What you will do: Transcribe all of the data exactly, leaving nothing out.

(Dataset entries)
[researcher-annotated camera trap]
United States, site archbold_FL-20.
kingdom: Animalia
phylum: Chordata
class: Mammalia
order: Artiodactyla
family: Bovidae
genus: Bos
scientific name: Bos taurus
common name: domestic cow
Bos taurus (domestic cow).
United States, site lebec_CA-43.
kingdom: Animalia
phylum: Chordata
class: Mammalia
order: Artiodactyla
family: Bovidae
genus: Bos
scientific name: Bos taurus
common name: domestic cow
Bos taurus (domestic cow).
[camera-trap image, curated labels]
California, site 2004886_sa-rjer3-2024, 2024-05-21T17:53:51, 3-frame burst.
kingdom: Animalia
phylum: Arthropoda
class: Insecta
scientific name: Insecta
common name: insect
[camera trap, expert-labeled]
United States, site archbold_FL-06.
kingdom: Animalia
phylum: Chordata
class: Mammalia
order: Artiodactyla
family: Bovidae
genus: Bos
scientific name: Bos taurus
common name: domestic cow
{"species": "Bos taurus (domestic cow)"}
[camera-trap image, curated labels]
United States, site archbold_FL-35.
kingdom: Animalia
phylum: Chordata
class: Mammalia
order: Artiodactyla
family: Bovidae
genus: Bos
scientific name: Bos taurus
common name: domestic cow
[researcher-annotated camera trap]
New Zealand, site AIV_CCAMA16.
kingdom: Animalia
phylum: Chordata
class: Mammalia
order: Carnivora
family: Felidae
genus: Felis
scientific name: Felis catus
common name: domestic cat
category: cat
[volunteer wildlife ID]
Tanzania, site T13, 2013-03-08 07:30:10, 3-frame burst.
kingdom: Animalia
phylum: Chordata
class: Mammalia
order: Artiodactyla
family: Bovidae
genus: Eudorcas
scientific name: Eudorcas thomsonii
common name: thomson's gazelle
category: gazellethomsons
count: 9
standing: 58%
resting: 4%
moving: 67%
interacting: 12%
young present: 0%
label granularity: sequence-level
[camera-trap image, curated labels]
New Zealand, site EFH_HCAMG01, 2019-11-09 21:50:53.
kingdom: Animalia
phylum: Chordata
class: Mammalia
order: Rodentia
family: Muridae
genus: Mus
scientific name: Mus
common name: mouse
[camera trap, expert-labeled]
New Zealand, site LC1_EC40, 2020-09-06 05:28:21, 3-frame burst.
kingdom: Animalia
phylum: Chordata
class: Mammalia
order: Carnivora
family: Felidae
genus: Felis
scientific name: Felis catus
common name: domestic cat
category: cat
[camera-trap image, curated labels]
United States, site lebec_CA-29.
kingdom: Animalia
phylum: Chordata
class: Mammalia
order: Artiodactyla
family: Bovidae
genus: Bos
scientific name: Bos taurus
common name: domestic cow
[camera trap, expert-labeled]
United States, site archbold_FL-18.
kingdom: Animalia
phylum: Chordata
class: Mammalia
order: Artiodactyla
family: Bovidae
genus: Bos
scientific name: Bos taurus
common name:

Answer space:
[researcher-annotated camera trap]
United States, site archbold_FL-20.
kingdom: Animalia
phylum: Chordata
class: Mammalia
order: Artiodactyla
family: Bovidae
genus: Bos
scientific name: Bos taurus
common name: domestic cow
Bos taurus (domestic cow).
United States, site lebec_CA-43.
kingdom: Animalia
phylum: Chordata
class: Mammalia
order: Artiodactyla
family: Bovidae
genus: Bos
scientific name: Bos taurus
common name: domestic cow
Bos taurus (domestic cow).
[camera-trap image, curated labels]
California, site 2004886_sa-rjer3-2024, 2024-05-21T17:53:51, 3-frame burst.
kingdom: Animalia
phylum: Arthropoda
class: Insecta
scientific name: Insecta
common name: insect
[camera trap, expert-labeled]
United States, site archbold_FL-06.
kingdom: Animalia
phylum: Chordata
class: Mammalia
order: Artiodactyla
family: Bovidae
genus: Bos
scientific name: Bos taurus
common name: domestic cow
{"species": "Bos taurus (domestic cow)"}
[camera-trap image, curated labels]
United States, site archbold_FL-35.
kingdom: Animalia
phylum: Chordata
class: Mammalia
order: Artiodactyla
family: Bovidae
genus: Bos
scientific name: Bos taurus
common name: domestic cow
[researcher-annotated camera trap]
New Zealand, site AIV_CCAMA16.
kingdom: Animalia
phylum: Chordata
class: Mammalia
order: Carnivora
family: Felidae
genus: Felis
scientific name: Felis catus
common name: domestic cat
category: cat
[volunteer wildlife ID]
Tanzania, site T13, 2013-03-08 07:30:10, 3-frame burst.
kingdom: Animalia
phylum: Chordata
class: Mammalia
order: Artiodactyla
family: Bovidae
genus: Eudorcas
scientific name: Eudorcas thomsonii
common name: thomson's gazelle
category: gazellethomsons
count: 9
standing: 58%
resting: 4%
moving: 67%
interacting: 12%
young present: 0%
label granularity: sequence-level
[camera-trap image, curated labels]
New Zealand, site EFH_HCAMG01, 2019-11-09 21:50:53.
kingdom: Animalia
phylum: Chordata
class: Mammalia
order: Rodentia
family: Muridae
genus: Mus
scientific name: Mus
common name: mouse
[camera trap, expert-labeled]
New Zealand, site LC1_EC40, 2020-09-06 05:28:21, 3-frame burst.
kingdom: Animalia
phylum: Chordata
class: Mammalia
order: Carnivora
family: Felidae
genus: Felis
scientific name: Felis catus
common name: domestic cat
category: cat
[camera-trap image, curated labels]
United States, site lebec_CA-29.
kingdom: Animalia
phylum: Chordata
class: Mammalia
order: Artiodactyla
family: Bovidae
genus: Bos
scientific name: Bos taurus
common name: domestic cow
[camera trap, expert-labeled]
United States, site archbold_FL-18.
kingdom: Animalia
phylum: Chordata
class: Mammalia
order: Artiodactyla
family: Bovidae
genus: Bos
scientific name: Bos taurus
common name:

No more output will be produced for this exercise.